▶ **What is required**: Every record that follows should be output exactly as it is given.

───── Task input

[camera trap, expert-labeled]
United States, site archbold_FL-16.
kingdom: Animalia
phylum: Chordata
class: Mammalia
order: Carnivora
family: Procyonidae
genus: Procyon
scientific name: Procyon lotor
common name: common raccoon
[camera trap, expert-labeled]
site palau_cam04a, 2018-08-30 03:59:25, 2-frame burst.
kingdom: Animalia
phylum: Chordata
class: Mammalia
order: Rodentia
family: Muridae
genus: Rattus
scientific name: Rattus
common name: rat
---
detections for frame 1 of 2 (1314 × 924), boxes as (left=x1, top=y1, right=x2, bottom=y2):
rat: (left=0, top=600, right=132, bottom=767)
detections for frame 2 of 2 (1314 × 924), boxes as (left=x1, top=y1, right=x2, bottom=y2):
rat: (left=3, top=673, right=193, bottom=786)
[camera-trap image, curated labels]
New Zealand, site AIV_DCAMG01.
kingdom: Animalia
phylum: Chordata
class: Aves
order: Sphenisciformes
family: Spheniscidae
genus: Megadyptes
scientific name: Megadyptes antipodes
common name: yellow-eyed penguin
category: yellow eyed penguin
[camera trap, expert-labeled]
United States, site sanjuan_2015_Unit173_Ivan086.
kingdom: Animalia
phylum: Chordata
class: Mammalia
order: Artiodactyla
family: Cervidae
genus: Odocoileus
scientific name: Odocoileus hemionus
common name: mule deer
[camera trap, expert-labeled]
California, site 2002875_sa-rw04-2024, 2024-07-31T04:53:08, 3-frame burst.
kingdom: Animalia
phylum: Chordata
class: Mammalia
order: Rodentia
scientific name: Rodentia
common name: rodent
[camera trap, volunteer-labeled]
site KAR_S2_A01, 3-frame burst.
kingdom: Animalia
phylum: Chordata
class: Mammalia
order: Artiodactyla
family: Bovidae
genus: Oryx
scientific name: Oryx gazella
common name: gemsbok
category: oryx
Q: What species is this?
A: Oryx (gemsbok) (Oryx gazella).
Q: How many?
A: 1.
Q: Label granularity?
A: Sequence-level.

──────────

▶ **Reply**:
[camera trap, expert-labeled]
United States, site archbold_FL-16.
kingdom: Animalia
phylum: Chordata
class: Mammalia
order: Carnivora
family: Procyonidae
genus: Procyon
scientific name: Procyon lotor
common name: common raccoon
[camera trap, expert-labeled]
site palau_cam04a, 2018-08-30 03:59:25, 2-frame burst.
kingdom: Animalia
phylum: Chordata
class: Mammalia
order: Rodentia
family: Muridae
genus: Rattus
scientific name: Rattus
common name: rat
---
detections for frame 1 of 2 (1314 × 924), boxes as (left=x1, top=y1, right=x2, bottom=y2):
rat: (left=0, top=600, right=132, bottom=767)
detections for frame 2 of 2 (1314 × 924), boxes as (left=x1, top=y1, right=x2, bottom=y2):
rat: (left=3, top=673, right=193, bottom=786)
[camera-trap image, curated labels]
New Zealand, site AIV_DCAMG01.
kingdom: Animalia
phylum: Chordata
class: Aves
order: Sphenisciformes
family: Spheniscidae
genus: Megadyptes
scientific name: Megadyptes antipodes
common name: yellow-eyed penguin
category: yellow eyed penguin
[camera trap, expert-labeled]
United States, site sanjuan_2015_Unit173_Ivan086.
kingdom: Animalia
phylum: Chordata
class: Mammalia
order: Artiodactyla
family: Cervidae
genus: Odocoileus
scientific name: Odocoileus hemionus
common name: mule deer
[camera trap, expert-labeled]
California, site 2002875_sa-rw04-2024, 2024-07-31T04:53:08, 3-frame burst.
kingdom: Animalia
phylum: Chordata
class: Mammalia
order: Rodentia
scientific name: Rodentia
common name: rodent
[camera trap, volunteer-labeled]
site KAR_S2_A01, 3-frame burst.
kingdom: Animalia
phylum: Chordata
class: Mammalia
order: Artiodactyla
family: Bovidae
genus: Oryx
scientific name: Oryx gazella
common name: gemsbok
category: oryx
Q: What species is this?
A: Oryx (gemsbok) (Oryx gazella).
Q: How many?
A: 1.
Q: Label granularity?
A: Sequence-level.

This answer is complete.